Yokoyama Hideshi, Sawada Jun-ichi, Katoh Shiori, Matsuno Kenji, Ogo Naohisa, Ishikawa Yoshinobu, Hashimoto Hiroshi, Fujii Satoshi, Asai Akira
†Department of Physical Biochemistry, School of Pharmaceutical Sciences, University of Shizuoka, Shizuoka 422-8526, Japan.
‡Center for Drug Discovery, Graduate School of Pharmaceutical Sciences, University of Shizuoka, Shizuoka 422-8526, Japan.
ACS Chem Biol. 2015 Apr 17;10(4):1128-36. doi: 10.1021/cb500939x. Epub 2015 Feb 3.
Kinesin spindle protein Eg5 is a target for anticancer therapies, and small molecule inhibitors of its ATPase activity have been developed. We herein report for the first time the crystal structure of and biochemical studies on the Eg5 motor domain in complex with a new type of allosteric inhibitor. The biphenyl-type inhibitor PVZB1194 binds to the α4/α6 allosteric pocket 15 Å from the ATP-binding pocket, which differs from conventional allosteric inhibitors that bind to the allosteric L5/α2/α3 pocket of Eg5. Binding of the inhibitor is involved in the neck-linker conformation and also causes conformational changes around the ATP-binding pocket through Tyr104 to affect the interaction of ATP with the pocket. This structure provides useful information for the development of novel types of allosteric drugs as well as a novel insight into the molecular mechanism responsible for regulating the motor activity of kinesins.

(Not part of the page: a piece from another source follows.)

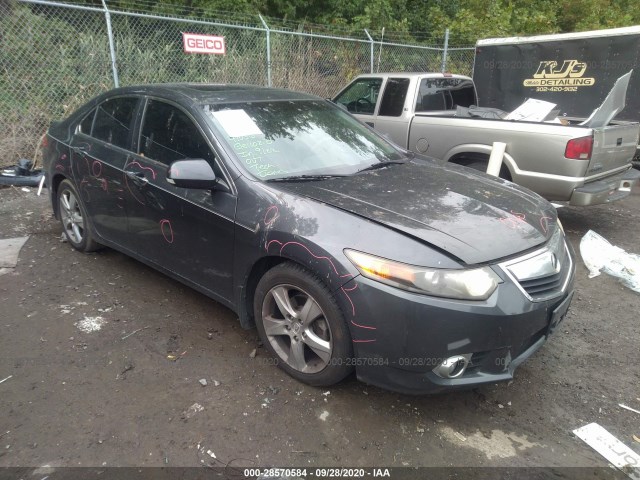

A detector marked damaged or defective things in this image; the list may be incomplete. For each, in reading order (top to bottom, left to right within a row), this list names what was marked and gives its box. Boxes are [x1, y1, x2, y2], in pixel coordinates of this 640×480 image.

damaged body panel [43, 83, 576, 394]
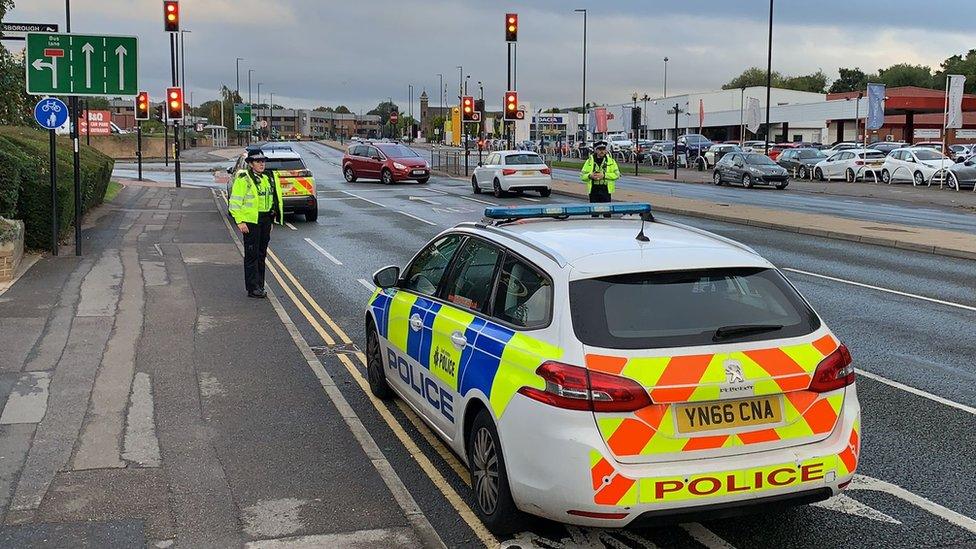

驱动蛋白纺锤体蛋白Eg5是抗癌治疗的一个靶点,并且已经开发出了其ATP酶活性的小分子抑制剂。我们在此首次报道了与一种新型变构抑制剂结合的Eg5运动结构域的晶体结构及生化研究。联苯型抑制剂PVZB1194结合到距离ATP结合口袋15 Å的α4/α6变构口袋,这与结合到Eg5变构L5/α2/α3口袋的传统变构抑制剂不同。抑制剂的结合涉及颈部连接体构象,并且还通过Tyr104引起ATP结合口袋周围的构象变化,从而影响ATP与该口袋的相互作用。该结构为新型变构药物的开发提供了有用信息,也为负责调节驱动蛋白运动活性的分子机制提供了新的见解。